The 54-year-old Scot could suffer the ignominy of taking the club down to the Sky Bet Championship after a decade in the Premier League if they lose to Bournemouth on Saturday, with fans in open revolt as a traumatic season approaches a seemingly inevitable conclusion.
Sections of the travelling support at Wednesday night's 1-0 derby defeat by Middlesbrough turned on Moyes, owner Ellis Short and the players with relegation looming and while he has vowed to battle on, the manager concedes the club's plight is agonising.
He said: "Oh, it hurts me, it hurts me totally
I'm certainly not smiling and laughing and enjoying myself
You want to have a winning feeling
Maybe we've forgotten how to do that.
"We have forgotten how to win
We have got to find that and we have got to get it back quickly."
For all Moyes is currently bearing the brunt of mounting frustration on Wearside, he inherited many of the problems he is currently facing with toxic debts making for a bleak financial picture.
He and chief executive Martin Bain have been handed the task of implementing a long-term plan and although relegation is not part of that, Moyes insists he has the appetite to see it through and has no intention of walking away.
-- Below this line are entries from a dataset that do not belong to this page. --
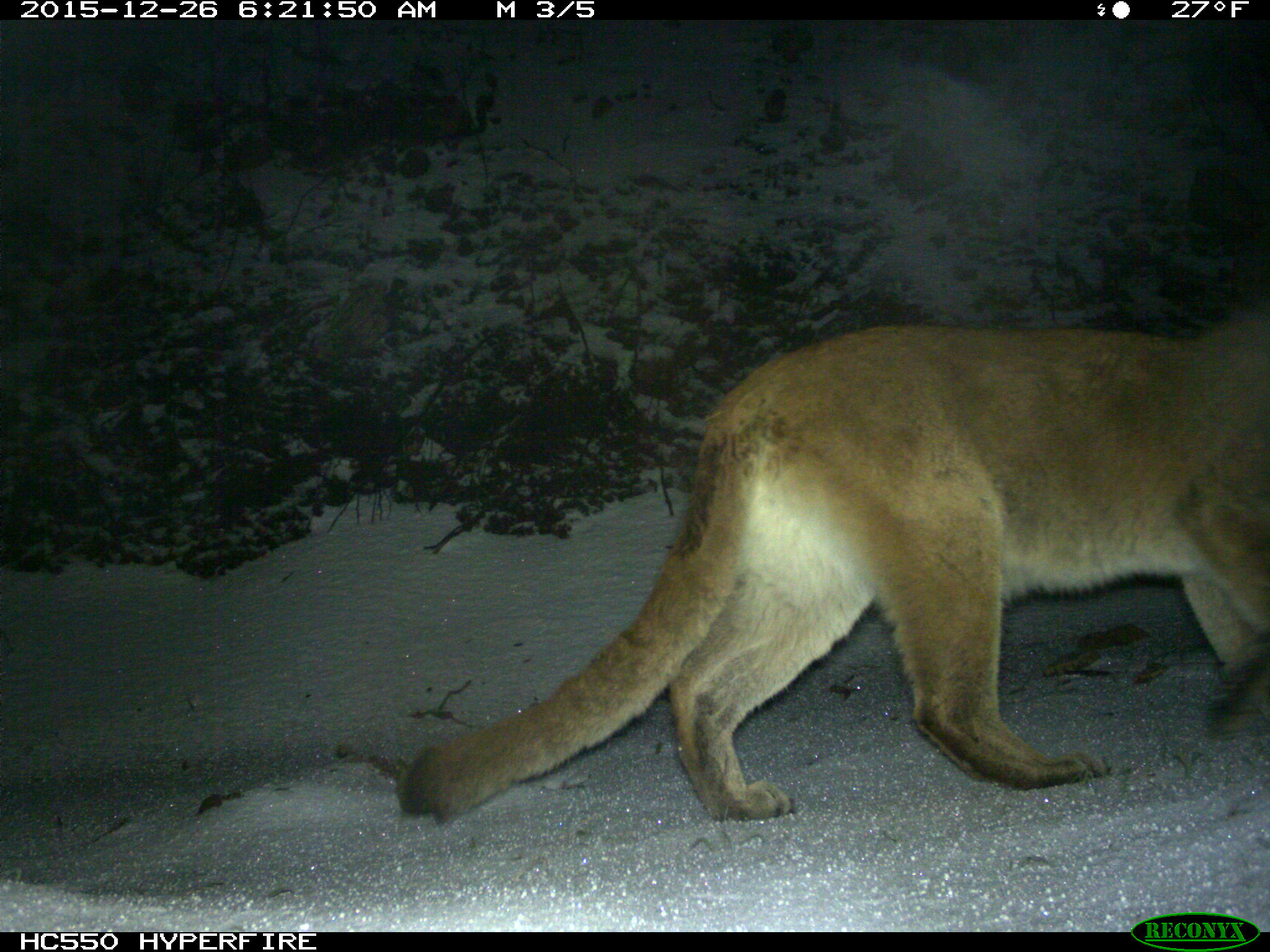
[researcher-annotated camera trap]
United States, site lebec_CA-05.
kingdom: Animalia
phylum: Chordata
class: Mammalia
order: Carnivora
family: Felidae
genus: Puma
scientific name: Puma concolor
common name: mountain lion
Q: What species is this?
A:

He said: "I'm here, I'm doing the job, I'll be working as hard as I can preparing the players to try to win tomorrow
We need to win tomorrow.
"We don't want to go down, but we also want to build momentum
We want to try to get a winning feeling back, we want to try to finish the season as well as we can if that's possible
That's my aim at the moment.
"A long-term plan is definitely needed for this football club
Unfortunately, a lot of people want to talk about it, but they don't actually want to see that this is the way it has to happen.
"But we will put it in place
There are a lot of things done behind the scenes we are trying to improve on."
Moyes admits that could be a painful process and is acutely aware that time is not on his side.
He said: "Sometimes change is [painful] and time in the modern life we work and live in is maybe not a thing there's an awful lot of."
Bournemouth were the first of only five teams to date to lose to Sunderland in the league this season when they succumbed 2-1 at the Vitality Stadium on November 5, and even completing a double could prove too little, too late.
To make matters worse Jason Denayer, Lee Cattermole, Darron Gibson and Jack Rodwell all face late fitness tests on a day of destiny.